**SELECTED TEXT**
• • • •

In 1977 US-President Jimmy Carter installed solar thermal collectors on the White House promoting solar power and the Solar Energy Research Institute was established at Golden, Colorado. In the 1980s and early 1990s, most photovoltaic modules were used in stand-alone power systems or powered consumer products such as watches, calculators and toys, but from around 1995, industry efforts have focused increasingly on developing building-integrated photovoltaics and power plants for grid connected applications. By 1996, the total US capacity amounted to 88 megawatts, more than any other country in the world at the time. According to the Solar Energy Industries Association (SEIA) and GTM Research, the United States had 12.1 cumulative gigawatts of PV in operation at the end of 2013.

• • • •

**WHAT TO WORK ON**
- a) According to the text on US solar power, where was the Solar Energy Research Institute established?
- b) Carry the text on US solar power forward from its last sentence.
The data that follows is separate from the text on US solar power.

• • • •

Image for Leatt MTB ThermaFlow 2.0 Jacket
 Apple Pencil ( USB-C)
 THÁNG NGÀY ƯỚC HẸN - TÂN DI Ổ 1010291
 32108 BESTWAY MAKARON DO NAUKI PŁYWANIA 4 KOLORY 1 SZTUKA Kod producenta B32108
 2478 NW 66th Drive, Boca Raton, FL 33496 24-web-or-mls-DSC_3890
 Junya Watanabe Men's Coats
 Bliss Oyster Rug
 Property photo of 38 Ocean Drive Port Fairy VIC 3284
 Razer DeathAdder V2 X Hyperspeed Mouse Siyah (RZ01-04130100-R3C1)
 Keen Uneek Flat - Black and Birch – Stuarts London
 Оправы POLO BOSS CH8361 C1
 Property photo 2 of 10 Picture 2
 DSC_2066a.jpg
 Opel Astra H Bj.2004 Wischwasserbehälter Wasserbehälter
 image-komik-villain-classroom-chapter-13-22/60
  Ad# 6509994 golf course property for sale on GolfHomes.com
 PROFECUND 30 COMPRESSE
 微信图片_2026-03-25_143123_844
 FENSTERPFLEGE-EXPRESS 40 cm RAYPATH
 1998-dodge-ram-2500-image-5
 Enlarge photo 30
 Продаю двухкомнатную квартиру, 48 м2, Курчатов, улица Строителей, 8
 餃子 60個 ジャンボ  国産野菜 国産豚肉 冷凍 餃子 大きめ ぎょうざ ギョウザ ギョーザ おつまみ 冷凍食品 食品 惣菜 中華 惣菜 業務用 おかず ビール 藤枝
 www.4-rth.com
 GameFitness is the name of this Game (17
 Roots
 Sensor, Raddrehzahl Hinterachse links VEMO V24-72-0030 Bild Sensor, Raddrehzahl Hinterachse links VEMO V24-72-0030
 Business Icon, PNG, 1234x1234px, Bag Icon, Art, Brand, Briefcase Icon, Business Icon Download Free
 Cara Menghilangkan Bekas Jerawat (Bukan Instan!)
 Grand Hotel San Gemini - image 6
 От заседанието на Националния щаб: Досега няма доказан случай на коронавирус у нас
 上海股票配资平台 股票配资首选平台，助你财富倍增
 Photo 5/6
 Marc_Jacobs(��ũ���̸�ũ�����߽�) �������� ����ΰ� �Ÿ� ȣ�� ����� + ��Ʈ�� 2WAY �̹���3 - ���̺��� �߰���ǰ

• • • •

**ANSWERS FOR THE TASKS**
- a) Golden, Colorado.

- b)
Then, Japan stayed ahead as the world's largest producer of PV electricity. After the city of Kobe was hit by the Great Hanshin earthquake in 1995, solar systems were considered as temporary power supplies in exceptional circumstances. Kobe experienced severe power outages in the aftermath of the earthquake. The disruption of the electric grid paralyzed the entire infrastructure, including gas stations that depended on electricity to pump gasoline. Moreover, in December of that same year, an accident occurred at the multi-billion dollar experimental Monju Nuclear Power Plant. A sodium leak caused a major fire and forced a shutdown. There was massive public outrage when it was revealed that the semigovernmental agency in charge of Monju had tried to cover up the extent of the accident and resulting damage. Japan remained world leader in photovoltaics until 2004, when its capacity amounted to 1,132 megawatts.
In 2005, Germany took the lead from Japan. With the introduction of the Renewable Energy Act in 2000, feed-in tariffs were adopted as a policy mechanism. This policy established that renewables have priority on the grid, and that a fixed price must be paid for the produced electricity over a long period of time, providing a guaranteed return on investment irrespective of actual market prices. As a consequence, a high level of investment security lead to a soaring number of new photovoltaic installations that peaked in 2011, while investment costs in renewable technologies were brought down considerably. Germany reached an installed PV capacity of 36,708 megawatts by mid-2014.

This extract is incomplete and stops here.